CReSIL trim issue #8

Open SilviaDeng opened 1 year ago

SilviaDeng commented 1 year ago

Hi, when I ran cresol trim -t 4, it showed the following issue.

image

I installed the latest version in the GitHub.

Could you kindly help?

Thanks Silvia

SilviaDeng commented 1 year ago

It showed the same issue when I set the thread from 4 to 1.

visanuwan commented 1 year ago

@SilviaDeng It seems like there is an underscore character (_) in the header of your FASTA reference file. The quick fix is to replace those headers with other characters in your FASTA reference file and reindex it. i.e. >chr_yyy_1 to >chrYYY1. The proper fix will be in the next release of CReSIL.

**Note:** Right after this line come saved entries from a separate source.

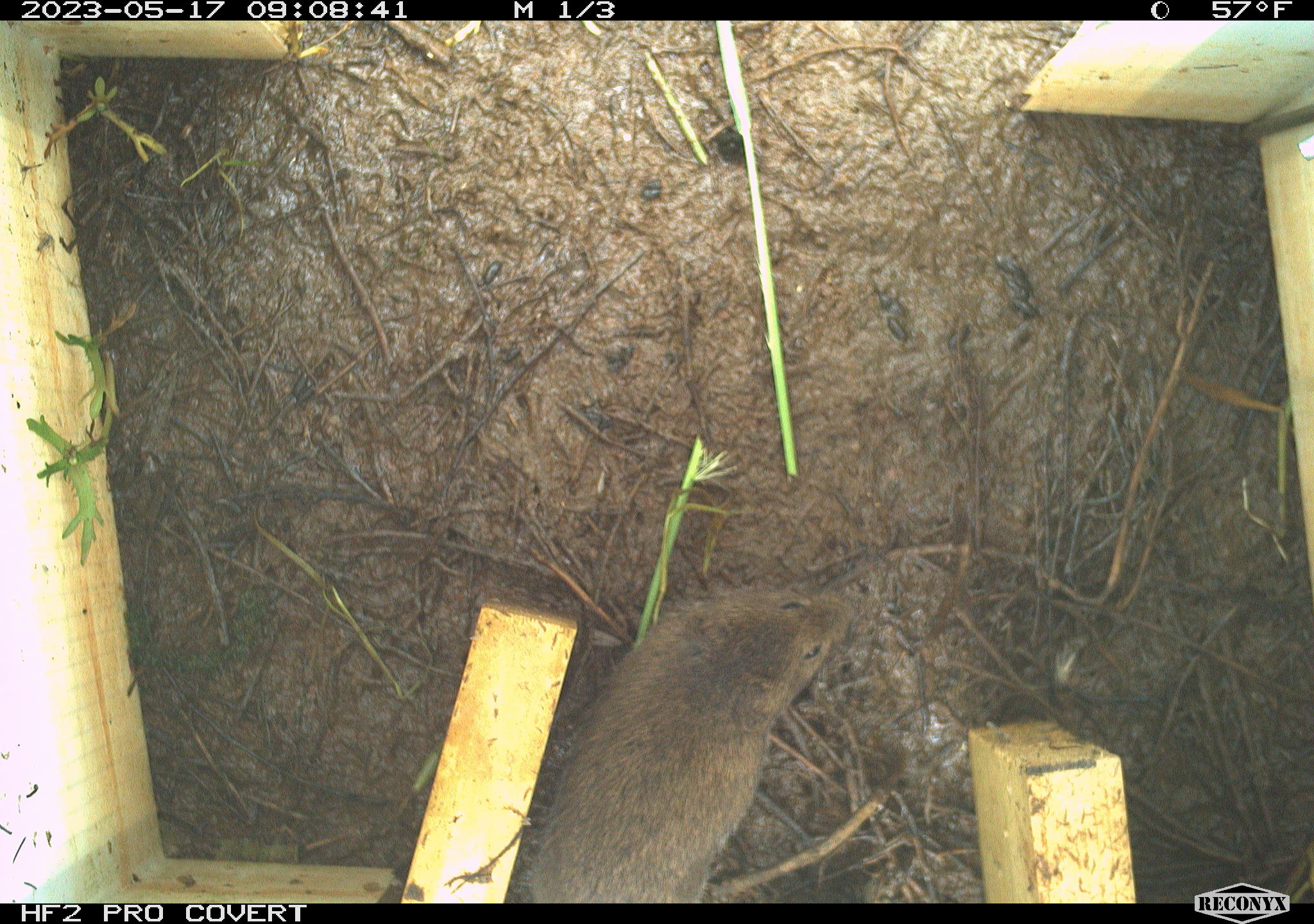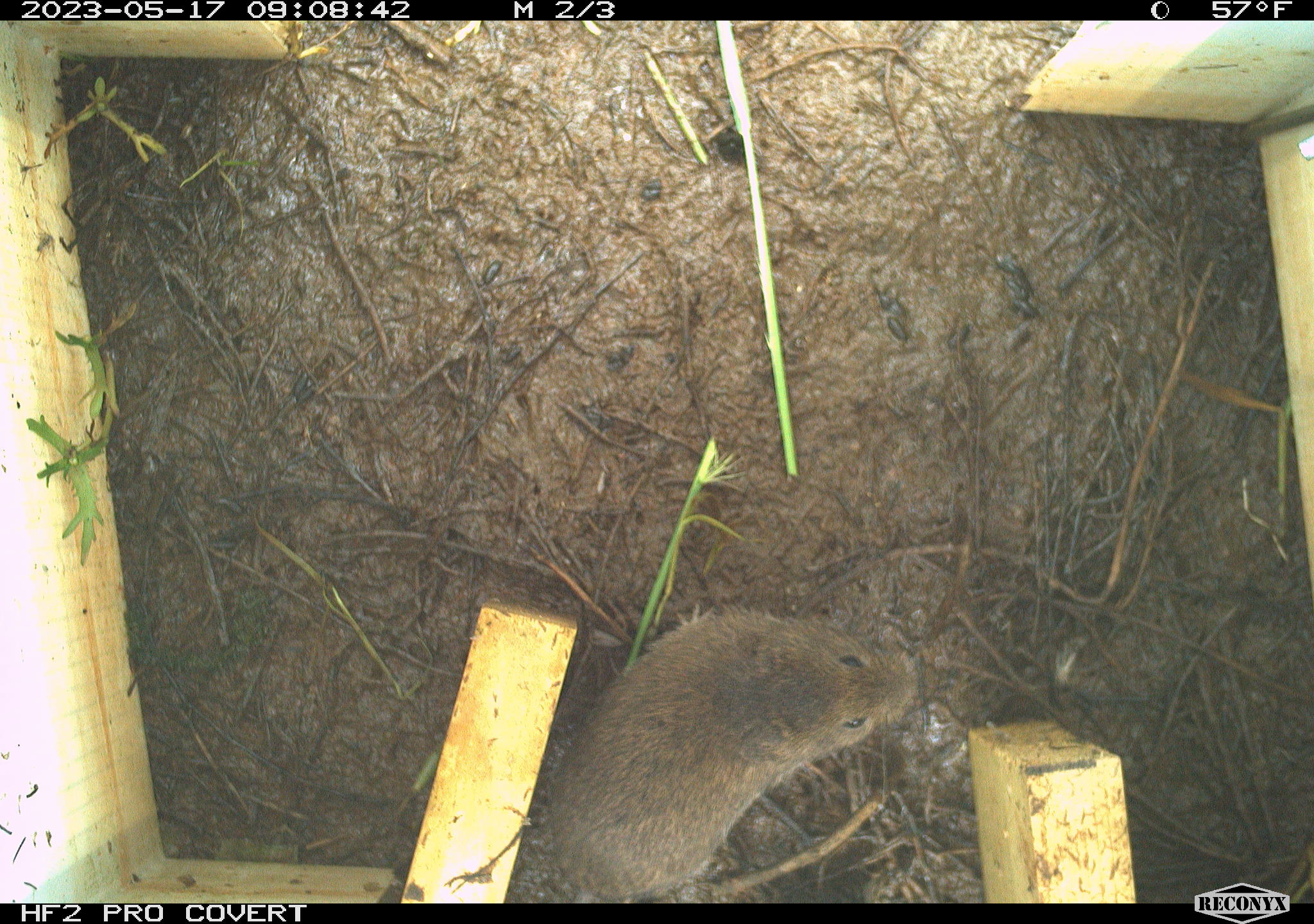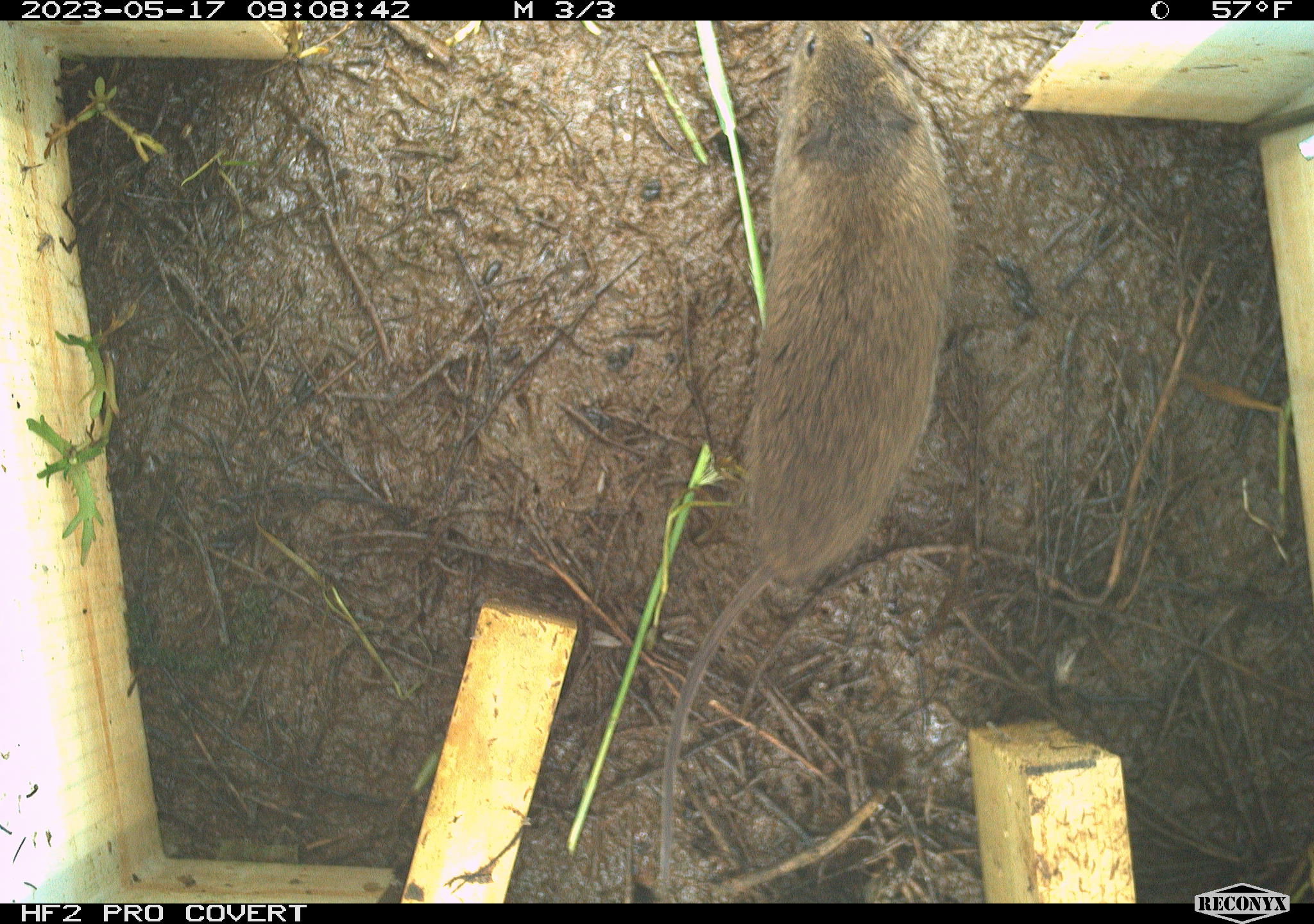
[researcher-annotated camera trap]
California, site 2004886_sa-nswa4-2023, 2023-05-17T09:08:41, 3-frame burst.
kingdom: Animalia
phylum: Chordata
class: Mammalia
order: Rodentia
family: Cricetidae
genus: Microtus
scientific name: Microtus californicus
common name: california vole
California vole (Microtus californicus).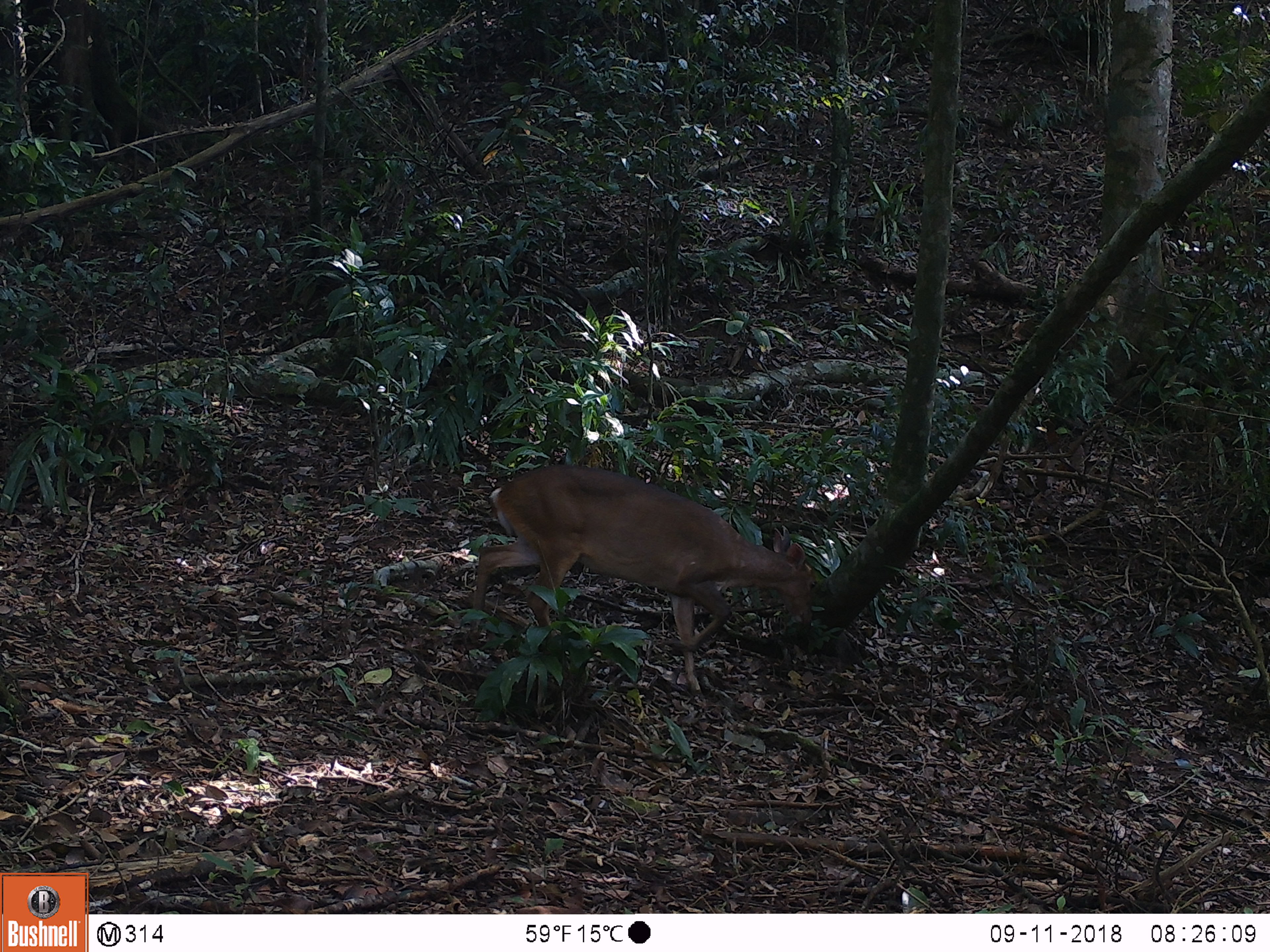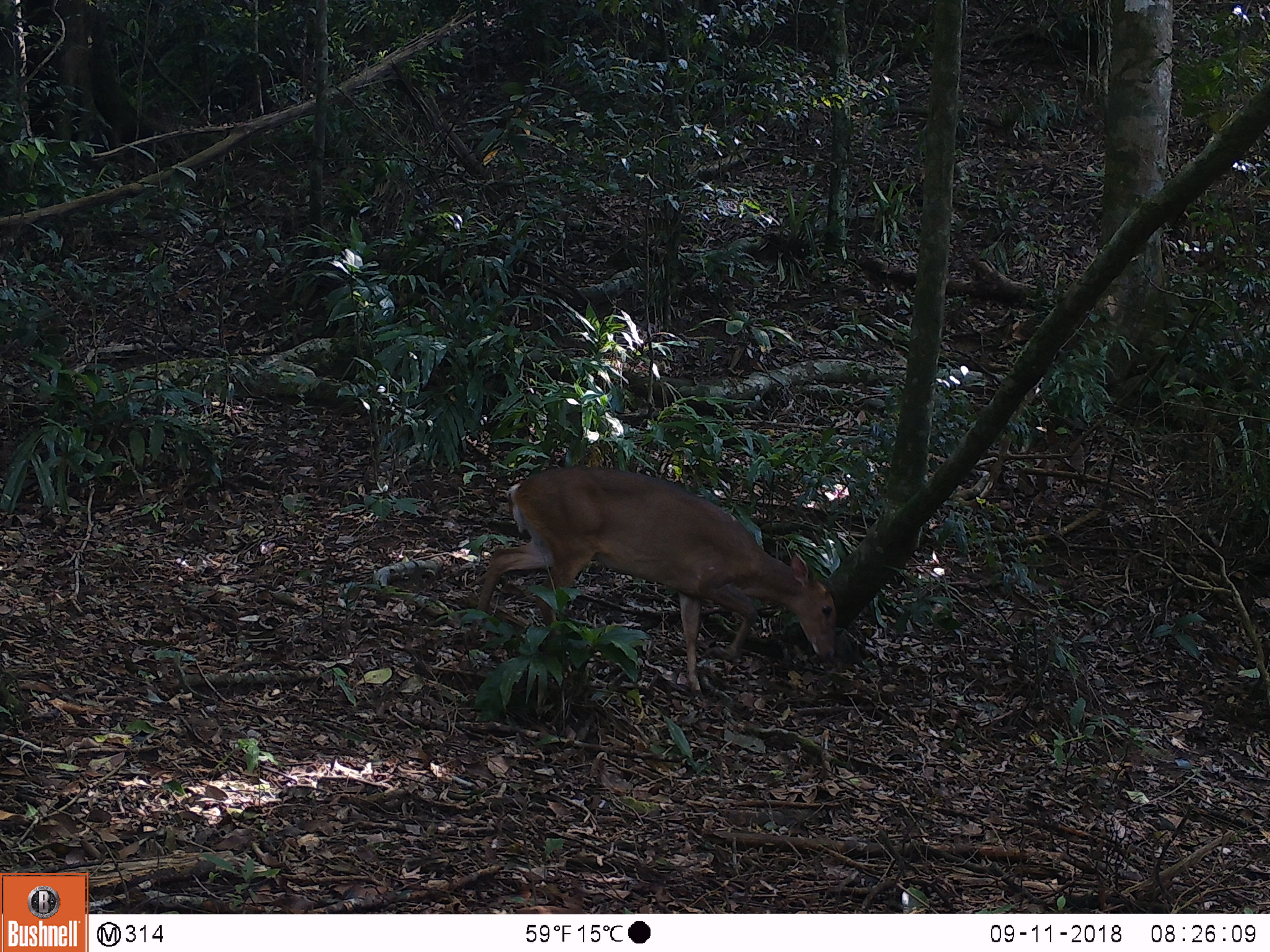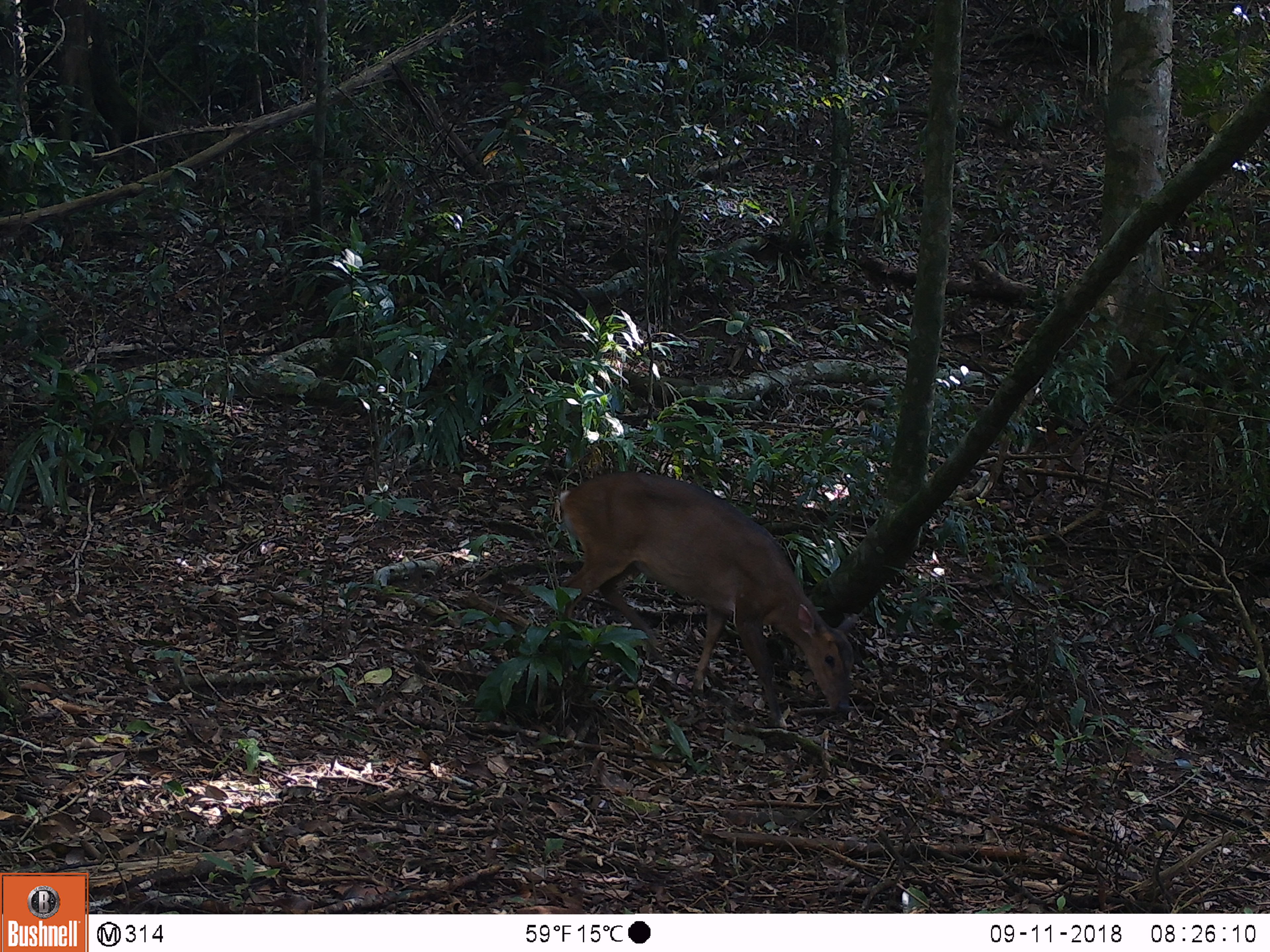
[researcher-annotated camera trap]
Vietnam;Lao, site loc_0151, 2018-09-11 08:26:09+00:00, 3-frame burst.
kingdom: Animalia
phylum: Chordata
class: Mammalia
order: Artiodactyla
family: Cervidae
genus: Muntiacus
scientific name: Muntiacus vuquangensis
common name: large-antlered muntjac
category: large antlered muntjac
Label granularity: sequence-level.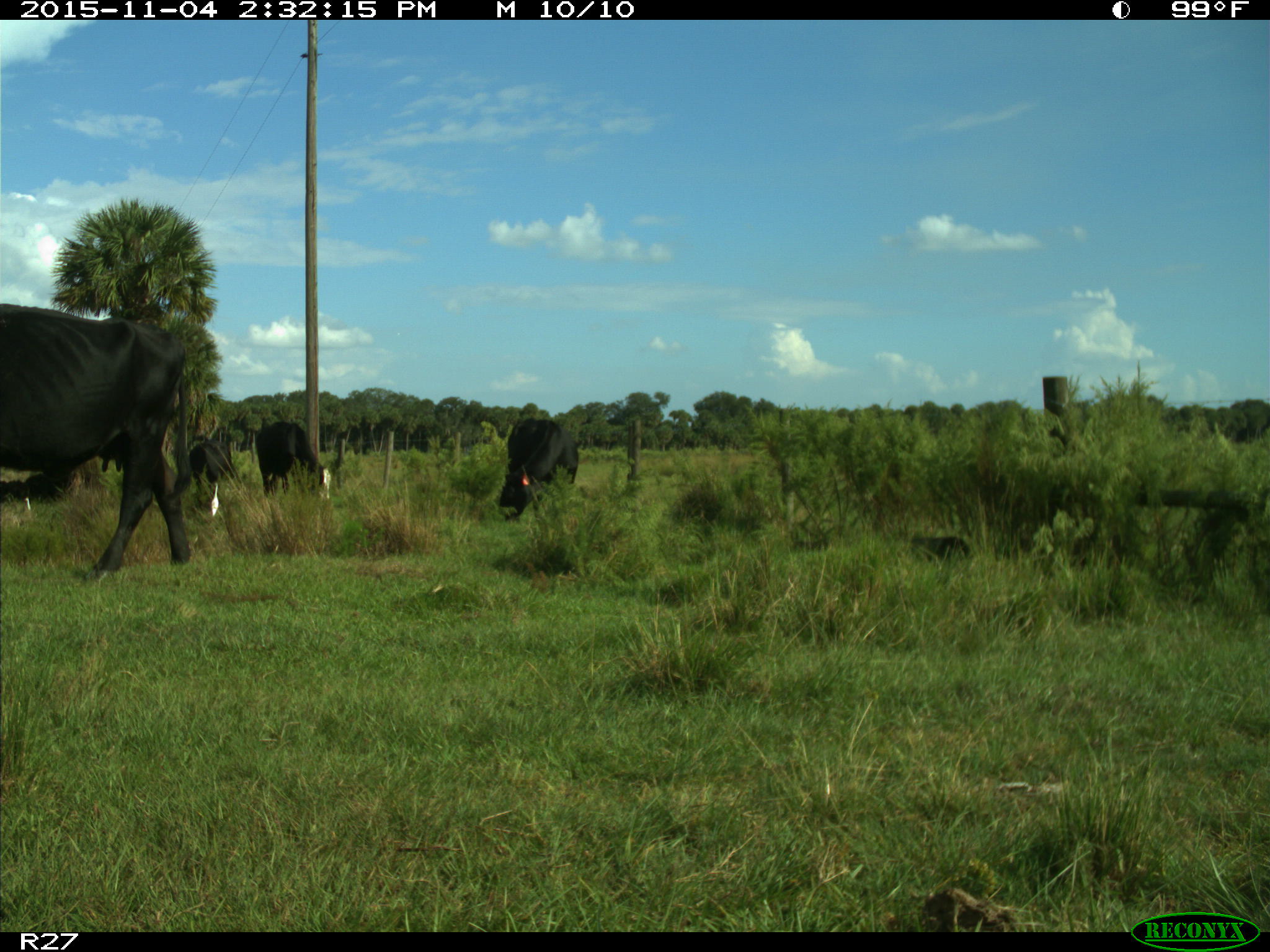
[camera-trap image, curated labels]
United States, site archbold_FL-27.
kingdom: Animalia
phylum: Chordata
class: Mammalia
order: Artiodactyla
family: Bovidae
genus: Bos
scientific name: Bos taurus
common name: domestic cow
Bos taurus (domestic cow).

BBBlanca commented 1 year ago

Hello @SilviaDeng,

Did you manage to solve the issue? I am having the same issue with trimming the data. If you have solved the issue, could you show how you did that? Thank you very much!!

Yue

BBBlanca commented 1 year ago

@SilviaDeng It seems like there is an underscore character (_) in the header of your FASTA reference file. The quick fix is to replace those headers with other characters in your FASTA reference file and reindex it. i.e. >chr_yyy_1 to >chrYYY1. The proper fix will be in the next release of CReSIL.

Hello, could you provide codes in terms of how to do that? Many thanks!! Yue

BBBlanca commented 1 year ago

Hi Cresil group,

Thank for you developing this useful tool. I removed all the underscores (_) from the headers of my fasta file, yet the same error still showed up. Could you help with this?

Thank you very much! I really like the way it looks of the final circular sequence visualization, so it would be great if I could run the codes successfully.

Thank you!

Yue

Haider-Hassan commented 5 months ago

Hello,

You can use this command to remove "_" from your reference fasta file headers:

sed 's/_//g' hg38.fa > hg38_underscoresremoved.fa

Where "hg.38.fa" is your original reference file, and "hg38underscoresremoved.fa" is the output fasta file with "" removed from your reference fasta file headers.